*Passage to read*.
^^^^^^^^^^^^^^^^
I have felt for a long time that there are two distinctly contrasted ways of listening to music, or what’s the same thing, two levels on which music can “work.” I know them well, internally, though I’m not sure I can quite define and name them. Roughly, there is music that works like language, and music that doesn’t. Beethoven is like language – it has a syntax and each work is a sort of discourse. If you’re not following the logic of that discourse, then in a very real sense, you’re not following the piece. John Adams is not like language – it presents an experience, not a thought. If you, like I was, are examining how the roller-coaster is constructed, you aren’t on the roller-coaster.

Here’s another way that I think about these two modes of listening: one type of music embodies the voice of its composer or (in, for example, the case of Mahler) embodies some other voice for literary purposes – either way, the music itself is communicative, is a voice. The other type of music is not a voice; it is like an outside stimulus or an abstracted sensation. Debussy’s music is in no way like Debussy “telling us” anything – it is, quite intentionally, like natural phenomena, meant to elicit the same kind of responses as real natural phenomena. Debussy was not writing a musical discourse about the sea; he wanted his musical Mer to deliver the same sort of beauty as the real one. “There is nothing more musical than a sunset,” he wrote. Beethoven, by contrast, is generally talking directly to us, and we must listen to what he says or else risk losing the thread. His Pastoral is not an illustration of the countryside; it is a discourse inspired by and on the subject of the countryside. Its climaxes are rhetorical climaxes; Debussy’s climaxes are the actual crests of waves.
^^^^^^^^^^^^^^^^
*Supplied material*.
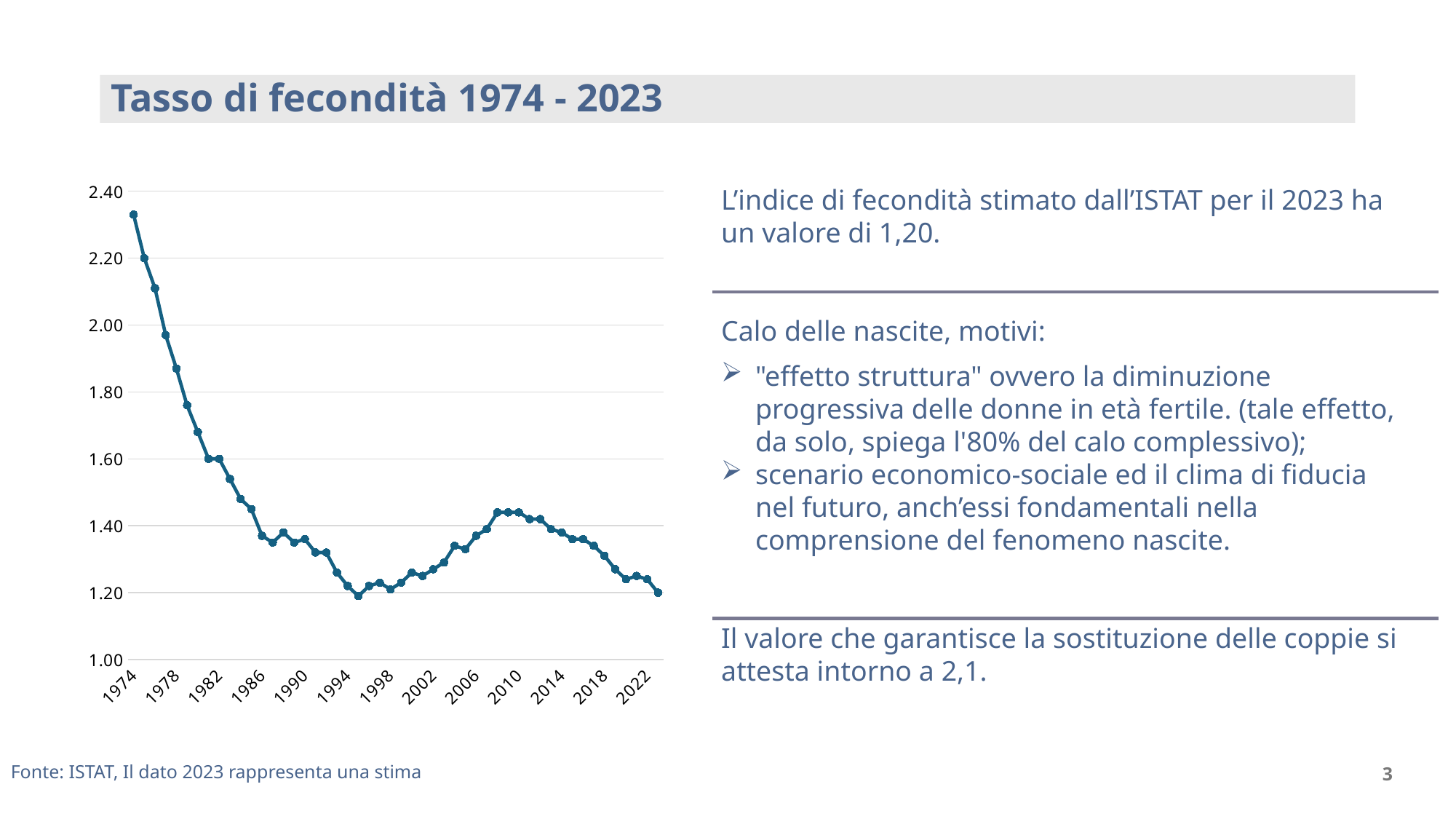
Is the value for 2002 greater or less than 1.40? less Do the values rise or fall between 1974 and 1994? fall What kind of chart is shown on the slide? line chart Do the values rise or fall between 2010 and 2023? fall Is the value for 1974 greater or less than 2.20? greater Which year has the larger value, 1982 or 2006? 1982 What is the value plotted for 2023? 1.20 Which year has the larger value, 1974 or 2023? 1974 Is the value for 1978 greater or less than 1.80? greater What is the title of the chart? Tasso di fecondità 1974 - 2023 In which year does the chart reach its highest value? 1974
^^^^^^^^^^^^^^^^
*Exercise requirements*.
**1.** In the essay on two ways of listening to music, which composer's music is described as presenting an experience rather than a thought?
**2.** Carry on the essay about two ways of listening to music, starting right after its final sentence.

*Answers by item number*.
**1.** John Adams

**2.**
But again, this is just one angle from which to approach the nature of this dichotomy, it’s not quite the essence of the dichotomy itself. There are other angles on it, some of which overlap with famous dichotomies in art philosophy. You could argue that the “experiential” music has something to do with Nietzsche’s “Dionysian” principle and the “rhetorical” music with his “Apollonian” principle. These are often applied to aesthetics in the sense that the Dionysian appeals to the senses and the Apollonian to the intellect. But I’m not particularly fond of this model – there’s something Freudian and more than a little judgmental about the connotation of “Dionysian” – it implies that art that is not constructed on “high” structural principles is in some sense no better than booze, just a sensual indulgence with a familial resemblance to the orgies of Dionysus and the dark rumblings of the id. Plus, the Apollonian/Dionysian model implies that the two types are opposed forces, whereas I see these poles of impersonal Debussy and personal Beethoven as potentially combinable.*

John Adams himself recently called attention to another one of the old dichotomies: Schiller’s “naive” vs. “sentimental” art. Naive art is the direct expression of the artist who experiences the state he is expressing; sentimental art is the calculated expression of something external to the artist who constructs it. This is fundamentally quite unlike the distinction I’m talking about, but there are some valuable parallels: the “voice-like” music is intended to be perceived as emanating from a source that is “naively” experiencing the emotional content of the work; the “sunset-like” music is not intended to be perceived as emanating from any such source; it has been “sentimentally” constructed so as to create an impression that is as external to the artist (and the work) as it is to us.

Put it this way: in Liszt, the music itself experiences high emotion; in Ravel, the music attempts to bowl us over with a sunrise, but the sun does not feel emotion and has nothing itself to say. Those are the local effects, and I am talking about the analagous structural approaches: are the notes words in a sentence spoken by the piece, or are they tiles in a mosaic?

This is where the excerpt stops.